Die junge Wärterin war Nahar eine holde Erscheinung. Wenn sie morgens beim Kämmen die Haare durch den Mund zog, umschmeichelten ihre himbeerfarbenen gekräuselten Lippen das schwarz leuchtende Gelock und machten es schmiegsam. Ihre großen, dunkel glühenden Augen sahen nach dem ruhig säugenden Tier, während sie das Haar zu einem großen Knoten verflocht und eifrig mit goldenen Sternchen und Nadeln besteckte.

Nahar war friedlich, ein heiterer Himmel.

In vielen Windungen schlug das Mädchen ihr rotes Tuch um die nackten Hüften, es bedeckte die Knie, umspannte eng die volle Brust. Jetzt beugte es sich nieder, wusch ihr dunkelgoldenes Gesicht im Wasser des Beckens, aus dem sie sonst Nahar zu trinken gab. Tropfen sprühten um sie und lichter Schaum.

Der Boden des Käfigs, das silbrige Blech, glitzerte nicht mehr, da es mit Milchtropfen, Blut und dem schuppigen Abfall der Fische bedeckt war. Da lag eine faulende Schicht, ein verwesendes Begräbnis, von Fliegen milliardenfach umsummt.

Das Mädchen kam mit zwei Kübeln voll warmen Wassers, um mit einem Gusse von oben herab die Kiste zu säubern. Da es fürchtete, den Jungen zu schaden, hob es sie mit Vorsicht zu sich, nun ruhte in jeder dunklen Hand ein kleiner Tiger und hielt mit dem dünnen Schweif das Handgelenk des Mädchens umringelt. Ohne Furcht spielte das Mädchen mit ihnen.

Groß erhob sich die Mutter: in die höheren Gewölbe des Kerkers reckte sie sich, sie stieg auf mit der breiten Brust, sie senkte beide Arme, mit weitgeöffnetem Blick, weit eröffneter Seele suchte sie die Ihren.

Sie blieb allein, schmachtete im finsteren Käfig. Fern, am Rande der Tenne, tollte das Mädchen im Tanze. Als goldene Kugeln rollte es die jungen Tiger in den rotseidenen Falten ihres Gewandes. Die Mutter stand allein. Breit aufgerissen ihr Mund. Kein Laut wich aus ihr.

»Nahar!« rief die Wärterin.

Sie öffnete ihr die Kiste, hob den Deckel vom Grabe.

Das gealterte, grau gezackte Tier entstieg ihm mit unsicherer Pranke.

Noch zitterte das Herz in Ohnmacht nach der Geburt, nach dem Leben und dem Tode.

Auf ihrem spröden, stachligen Fell waren graue Läuse und bröckliger Grind. Von dem toten Hunde war dies zu ihr gewandert.

Von Erbarmen erfüllt, gab ihr das Mädchen die Jungen zurück. Von Mitleid geschwellt, wusch die Wärterin das verzauberte Tier mit warmem Wasser und scheuerte es mit weich reibender Bürste, aber es schützte dabei die Jungen vor der Feuchtigkeit. Der Wärter reinigte das Käfiggelaß, bohrte Löcher in den Blechboden, um dem Schmutze immer Abzug zu schaffen.
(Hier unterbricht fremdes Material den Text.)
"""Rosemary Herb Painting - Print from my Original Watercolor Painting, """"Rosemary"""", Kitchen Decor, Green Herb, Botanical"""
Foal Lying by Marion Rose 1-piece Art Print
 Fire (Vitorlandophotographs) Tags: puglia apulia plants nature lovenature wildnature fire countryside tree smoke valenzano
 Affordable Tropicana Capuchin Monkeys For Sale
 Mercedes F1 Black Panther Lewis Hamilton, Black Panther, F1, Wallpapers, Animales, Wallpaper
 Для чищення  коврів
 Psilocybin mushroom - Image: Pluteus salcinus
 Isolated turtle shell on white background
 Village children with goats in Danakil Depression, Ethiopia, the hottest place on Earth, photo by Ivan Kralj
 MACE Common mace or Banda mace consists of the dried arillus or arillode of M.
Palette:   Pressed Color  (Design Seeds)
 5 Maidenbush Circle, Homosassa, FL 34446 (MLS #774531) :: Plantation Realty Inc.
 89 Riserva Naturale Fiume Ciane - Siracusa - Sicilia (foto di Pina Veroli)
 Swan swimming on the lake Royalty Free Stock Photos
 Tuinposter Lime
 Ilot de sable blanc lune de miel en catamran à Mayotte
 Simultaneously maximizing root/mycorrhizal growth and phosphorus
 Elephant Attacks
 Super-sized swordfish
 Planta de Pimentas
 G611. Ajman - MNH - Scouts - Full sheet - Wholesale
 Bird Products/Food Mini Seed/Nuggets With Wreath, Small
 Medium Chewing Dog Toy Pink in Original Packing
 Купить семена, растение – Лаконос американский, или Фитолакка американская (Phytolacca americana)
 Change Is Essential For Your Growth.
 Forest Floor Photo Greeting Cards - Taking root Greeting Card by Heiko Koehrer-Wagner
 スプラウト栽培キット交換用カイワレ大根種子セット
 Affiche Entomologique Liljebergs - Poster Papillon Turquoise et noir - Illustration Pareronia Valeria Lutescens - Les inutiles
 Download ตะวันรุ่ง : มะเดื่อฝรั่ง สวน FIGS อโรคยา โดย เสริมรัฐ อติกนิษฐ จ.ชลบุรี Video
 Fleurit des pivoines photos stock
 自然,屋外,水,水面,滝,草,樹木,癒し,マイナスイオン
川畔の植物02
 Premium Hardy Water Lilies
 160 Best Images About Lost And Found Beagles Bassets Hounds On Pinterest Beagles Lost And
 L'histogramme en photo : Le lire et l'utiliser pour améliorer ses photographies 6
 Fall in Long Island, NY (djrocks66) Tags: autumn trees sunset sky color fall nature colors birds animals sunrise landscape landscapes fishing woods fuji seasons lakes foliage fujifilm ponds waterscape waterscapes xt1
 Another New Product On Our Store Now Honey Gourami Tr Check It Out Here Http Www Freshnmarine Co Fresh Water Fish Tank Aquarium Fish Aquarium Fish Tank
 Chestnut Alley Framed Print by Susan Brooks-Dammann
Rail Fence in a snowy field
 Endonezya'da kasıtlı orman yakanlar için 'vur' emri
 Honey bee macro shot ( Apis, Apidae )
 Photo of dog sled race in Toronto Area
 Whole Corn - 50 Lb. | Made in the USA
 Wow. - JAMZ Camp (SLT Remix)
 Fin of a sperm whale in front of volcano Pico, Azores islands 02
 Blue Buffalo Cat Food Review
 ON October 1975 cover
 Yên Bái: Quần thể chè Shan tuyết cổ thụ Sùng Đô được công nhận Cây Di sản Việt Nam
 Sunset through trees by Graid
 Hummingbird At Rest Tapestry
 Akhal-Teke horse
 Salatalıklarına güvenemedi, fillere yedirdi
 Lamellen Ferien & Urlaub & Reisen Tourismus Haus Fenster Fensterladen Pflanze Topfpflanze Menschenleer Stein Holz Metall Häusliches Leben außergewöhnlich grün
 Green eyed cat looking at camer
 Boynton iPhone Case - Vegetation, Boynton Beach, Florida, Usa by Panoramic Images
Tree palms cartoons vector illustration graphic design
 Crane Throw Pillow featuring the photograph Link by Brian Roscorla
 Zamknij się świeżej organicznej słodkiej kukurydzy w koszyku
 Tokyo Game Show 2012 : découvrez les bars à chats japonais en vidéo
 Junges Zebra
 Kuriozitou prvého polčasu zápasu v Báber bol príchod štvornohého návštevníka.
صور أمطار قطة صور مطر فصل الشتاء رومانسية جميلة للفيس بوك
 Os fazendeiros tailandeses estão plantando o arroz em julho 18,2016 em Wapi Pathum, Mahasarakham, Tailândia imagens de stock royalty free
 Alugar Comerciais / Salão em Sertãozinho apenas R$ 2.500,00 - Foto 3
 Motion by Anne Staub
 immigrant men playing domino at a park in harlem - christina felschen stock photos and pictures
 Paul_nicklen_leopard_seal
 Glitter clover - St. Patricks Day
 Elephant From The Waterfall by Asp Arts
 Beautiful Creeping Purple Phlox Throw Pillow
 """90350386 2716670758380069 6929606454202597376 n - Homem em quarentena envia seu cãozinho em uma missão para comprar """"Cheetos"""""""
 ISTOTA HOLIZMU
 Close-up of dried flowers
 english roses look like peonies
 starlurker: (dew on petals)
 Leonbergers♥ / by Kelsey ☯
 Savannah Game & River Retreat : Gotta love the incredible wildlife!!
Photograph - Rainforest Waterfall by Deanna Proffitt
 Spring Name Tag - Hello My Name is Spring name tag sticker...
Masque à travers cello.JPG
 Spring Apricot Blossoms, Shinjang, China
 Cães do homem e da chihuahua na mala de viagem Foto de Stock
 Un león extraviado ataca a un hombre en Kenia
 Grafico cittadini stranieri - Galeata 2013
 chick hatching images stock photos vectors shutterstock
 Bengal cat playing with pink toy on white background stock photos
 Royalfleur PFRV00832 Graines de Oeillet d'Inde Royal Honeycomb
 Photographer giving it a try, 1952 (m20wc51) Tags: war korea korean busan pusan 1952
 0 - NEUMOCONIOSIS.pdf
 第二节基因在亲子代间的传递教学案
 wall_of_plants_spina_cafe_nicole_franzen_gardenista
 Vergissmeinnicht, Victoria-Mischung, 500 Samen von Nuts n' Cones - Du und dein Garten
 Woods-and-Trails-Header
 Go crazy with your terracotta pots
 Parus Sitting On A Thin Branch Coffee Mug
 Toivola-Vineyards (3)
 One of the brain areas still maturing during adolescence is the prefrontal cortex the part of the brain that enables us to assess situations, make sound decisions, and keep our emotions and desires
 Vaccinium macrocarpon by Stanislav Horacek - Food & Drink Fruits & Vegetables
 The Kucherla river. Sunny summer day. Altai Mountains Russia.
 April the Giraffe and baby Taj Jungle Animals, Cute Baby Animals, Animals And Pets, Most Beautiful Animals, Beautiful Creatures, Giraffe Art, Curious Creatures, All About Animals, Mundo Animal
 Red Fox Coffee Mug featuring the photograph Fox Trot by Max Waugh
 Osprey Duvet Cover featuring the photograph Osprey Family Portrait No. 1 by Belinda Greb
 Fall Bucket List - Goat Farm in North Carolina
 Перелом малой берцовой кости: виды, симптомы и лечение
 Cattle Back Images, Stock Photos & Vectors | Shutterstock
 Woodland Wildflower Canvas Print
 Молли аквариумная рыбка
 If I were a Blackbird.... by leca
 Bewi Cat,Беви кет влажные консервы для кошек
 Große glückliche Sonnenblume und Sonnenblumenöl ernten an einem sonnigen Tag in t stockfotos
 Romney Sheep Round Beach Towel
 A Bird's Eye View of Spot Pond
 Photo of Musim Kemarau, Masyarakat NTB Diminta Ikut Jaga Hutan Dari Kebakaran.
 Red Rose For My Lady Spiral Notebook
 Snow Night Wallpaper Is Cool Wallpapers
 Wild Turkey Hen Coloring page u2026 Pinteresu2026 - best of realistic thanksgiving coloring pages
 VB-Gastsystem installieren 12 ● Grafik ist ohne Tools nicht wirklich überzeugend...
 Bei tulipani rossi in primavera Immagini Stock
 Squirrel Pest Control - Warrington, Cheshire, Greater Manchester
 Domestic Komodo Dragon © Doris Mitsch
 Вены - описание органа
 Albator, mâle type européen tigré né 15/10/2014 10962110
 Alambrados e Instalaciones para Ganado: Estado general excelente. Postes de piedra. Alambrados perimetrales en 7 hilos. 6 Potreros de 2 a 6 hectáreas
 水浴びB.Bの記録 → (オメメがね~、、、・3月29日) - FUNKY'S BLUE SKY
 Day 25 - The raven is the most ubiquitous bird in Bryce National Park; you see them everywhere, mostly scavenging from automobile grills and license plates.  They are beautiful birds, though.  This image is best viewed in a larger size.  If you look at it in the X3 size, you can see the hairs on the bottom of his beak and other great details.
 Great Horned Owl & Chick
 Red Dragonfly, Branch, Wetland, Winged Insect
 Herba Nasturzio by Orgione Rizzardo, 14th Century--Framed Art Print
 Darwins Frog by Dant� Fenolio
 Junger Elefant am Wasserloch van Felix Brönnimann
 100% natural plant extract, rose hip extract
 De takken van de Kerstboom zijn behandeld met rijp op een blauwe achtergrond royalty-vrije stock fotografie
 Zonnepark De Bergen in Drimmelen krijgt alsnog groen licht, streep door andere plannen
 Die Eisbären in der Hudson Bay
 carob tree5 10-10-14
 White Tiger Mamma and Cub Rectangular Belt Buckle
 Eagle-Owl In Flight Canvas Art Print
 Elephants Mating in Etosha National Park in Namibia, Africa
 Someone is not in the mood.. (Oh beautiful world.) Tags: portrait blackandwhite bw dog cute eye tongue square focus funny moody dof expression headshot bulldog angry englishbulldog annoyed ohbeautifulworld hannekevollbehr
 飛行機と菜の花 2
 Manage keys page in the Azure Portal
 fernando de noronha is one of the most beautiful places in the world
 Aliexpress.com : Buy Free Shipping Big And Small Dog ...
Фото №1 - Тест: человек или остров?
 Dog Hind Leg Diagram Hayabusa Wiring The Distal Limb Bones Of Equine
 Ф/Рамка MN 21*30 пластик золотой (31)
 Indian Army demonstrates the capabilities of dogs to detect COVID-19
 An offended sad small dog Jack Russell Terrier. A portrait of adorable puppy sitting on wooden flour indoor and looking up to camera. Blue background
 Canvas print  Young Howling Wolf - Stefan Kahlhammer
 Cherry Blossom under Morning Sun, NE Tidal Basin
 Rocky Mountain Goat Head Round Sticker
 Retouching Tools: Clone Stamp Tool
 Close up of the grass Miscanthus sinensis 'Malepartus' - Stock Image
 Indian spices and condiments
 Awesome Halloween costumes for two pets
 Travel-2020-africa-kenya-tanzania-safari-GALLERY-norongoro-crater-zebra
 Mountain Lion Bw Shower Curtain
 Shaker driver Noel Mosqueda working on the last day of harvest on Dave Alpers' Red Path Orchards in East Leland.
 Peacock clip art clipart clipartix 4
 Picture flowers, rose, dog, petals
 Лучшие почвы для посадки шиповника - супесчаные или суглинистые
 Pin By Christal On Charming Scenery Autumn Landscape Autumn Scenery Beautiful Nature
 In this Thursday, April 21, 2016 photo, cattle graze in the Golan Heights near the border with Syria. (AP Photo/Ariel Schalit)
Jetzt bettete das Mädchen die Jungen vor den Augen der Mutter in den Winkeln ihrer Ellbogen, so daß sie sich ihr, eines schwankend auf dem anderen, an den nackten Mädchenhals und ihr weiches, kleines Ohr anlegten. Sie blickten schelmisch umher und schnurrten vergnügt, während sich beide mit ihren Zungen die plumpen Pranken zu lecken begannen. Mit der freien Hand ergriff die Wärterin die Mutter an der schlaffen Haut des Nackens. So wurde Nahar hingeführt in die Sonne. Dort ließ sie sich nieder, auf dem knisternden Sande ließ man sie ruhen.

Zusammengerollt schlummerte sie, ohne Ketten und Fesseln. Ihr ausgemergelter Leib wurde getroffen von dem stabförmigen Licht, das aus dem Palmendach in feurigem Gusse herabdrang. Sie schlief friedlich umsonnt. Sie floh nicht, als sie erwachte. Herden von Rindern und Büffeln zogen im Zinnoberstaub der Straße, jenseits der Schwelle der Tenne. Sie schlich ihnen nicht nach, zerriß kein lebendes Fleisch. Sie kehrte in den ausgetrockneten Käfig zurück.

Zuerst kletterte sie mit dem ungefügen Leib, der nach der Waschung noch feucht dunstete, über den scharfen Rand der Kiste in die Tiefe, mit dem aufgesperrten Munde empfing sie dann die Jungen, legte sie eines nach dem anderen auf ihre hingebreiteten Glieder.

Die Jungen ruhten auf dem reinen Teppich ihres Felles, gruben sich weiche Nester in ihren mütterlichen Leib. In silbernem Jauchzen spielten sie die Spiele der bewußtlosen Kindheit, bis durch ihre mondweiß verglasten Augen der erste Schein des sehenden Lichtes brach. Gesegnet kam es über sie aus den Fugen des hölzernen Daches, goldiggrün verfunkelte es in der Dämmerung des gefangenen Tages.

Ein holder Zauber, ein guter Trost.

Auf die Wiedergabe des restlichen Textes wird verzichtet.